Part of the problem, as you can read here and here is that it’s simply difficult in practice to put this kind of wealth to good use.

On the one hand you have a “foreigners come in to exploit resources in partnership with corrupt local officials” model and on the other hand you have the “socialist president scares off foreign investors so you can’t run the mines” model. Neither quite gets you what you’re looking for. Meanwhile, 80 percent of Afghans are working in the agricultural sector and there’s a risk that an influx of foreign dollars to invest in mining operations could lead to currency appreciation that makes agricultural exports uncompetitive. Of course if funds from mining operations are invested in ways that improve the productivity of Afghan farmers (better roads? irrigation?) then you’ve got a win-win. But if not, you’ve got a bonanza for whoever captures the revenue stream (corrupt officials, most likely) that could actually make most people worse off.

Yglesias

Today I Found My Enemies; They’re in My Head

Spencer Ackerman recommended this post on lithium from CNAS’ “natural security” blog. I enjoyed parts of it, but this leapt out at me as a red flag:

But going forward, the center of lithium influence is likely to shift to Bolivia, since vast reserves lie beneath its Salar de Uyuni salt flats. For the United States, this could be a problem: the Morales government remains hostile to U.S. concerns, and there is potential for instability given serious rifts in Bolivian politics.

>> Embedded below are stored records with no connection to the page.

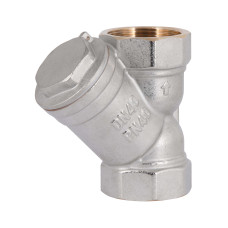 Фильтр грубой очистки Thermo Alliance Standart 1 1/2"ВВ никель для воды косой TAS124W401
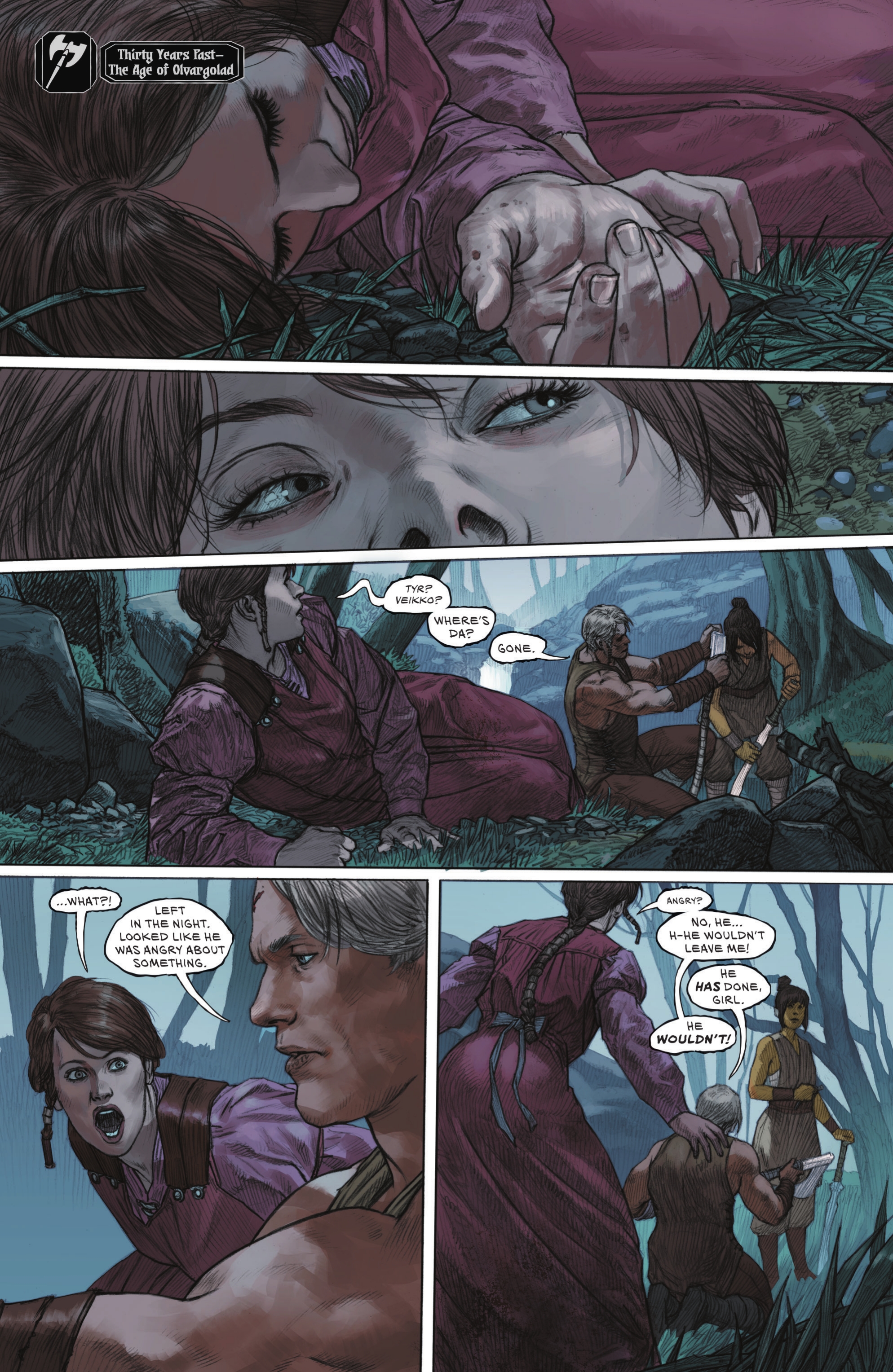 Read online The Fellspyre Chronicles comic -  Issue # TPB (Part 1) - 74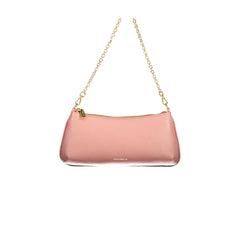 Coccinelle Borsa a Spalla Pelle Donna Rosa Logo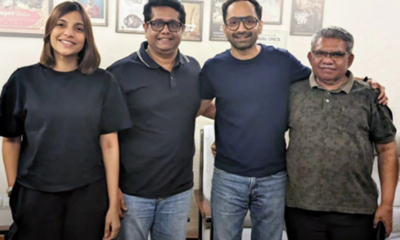 Santhi Mayadevi, Jeethu Joseph and fahad faasil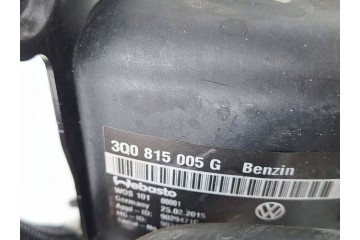 VW SKODA SEAT AUDI PARKING HEATER WEBASTO 3Q0815005G Product weight with unit packaging 10 kg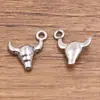 7 Tipos de Accesorios para Joyería de Acero Inoxidable 304 Colgantes de Animales Cabeza de Vaca Libélula Serpiente Oso Chinchilla Colgante Joyería Electrochapada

This mostly strikes me as an example of how the American foreign policy establishment’s ability to gin up “threats” to our national security is really impressive, and paranoia will be a renewal resource in our political discourse for the foreseeable future. Tom Lee informs me that this account is wrong in several technical aspects but even if it is this kind of “war for lithium” thinking is misguided.

Probably the best case for why it’s misguided is to just remind everyone about the Hugo Chavez experience. Venezuela controls lots of oil. Oil is a valuable resource. Not only does America use a lot of oil, but we really use a uniquely large amount of oil. And Chavez is hostile to US concerns. In the current parlance, he’s “anti-American.” And he’s got us over the barrel!

Except . . . he doesn’t. What happens is that at the margin Americans have lots of money and want more oil whereas Venezuela has lots of oil and wants more money so in exchange for money we get oil from Venezuela. It’ll be just the same with Evo Morales and his lithium. If US firms and consumers want lithium, they’ll have to pay money to the people who own it. But if the world’s largest lithium reserves were in Italy or Iceland or Ireland or Illinois it would still be the same—people who want access to lithium ore will need to pay money to the people who control it. Ownership of natural resources is useful insofar as it helps you get money. But developing countries whose economies depend on exporting natural resources need their customers more than we need them (if Iran stopped exporting oil it’d be a disaster for the US but a much bigger disaster for Iran) and it’s in everyone’s interests to keep the commerce flowing.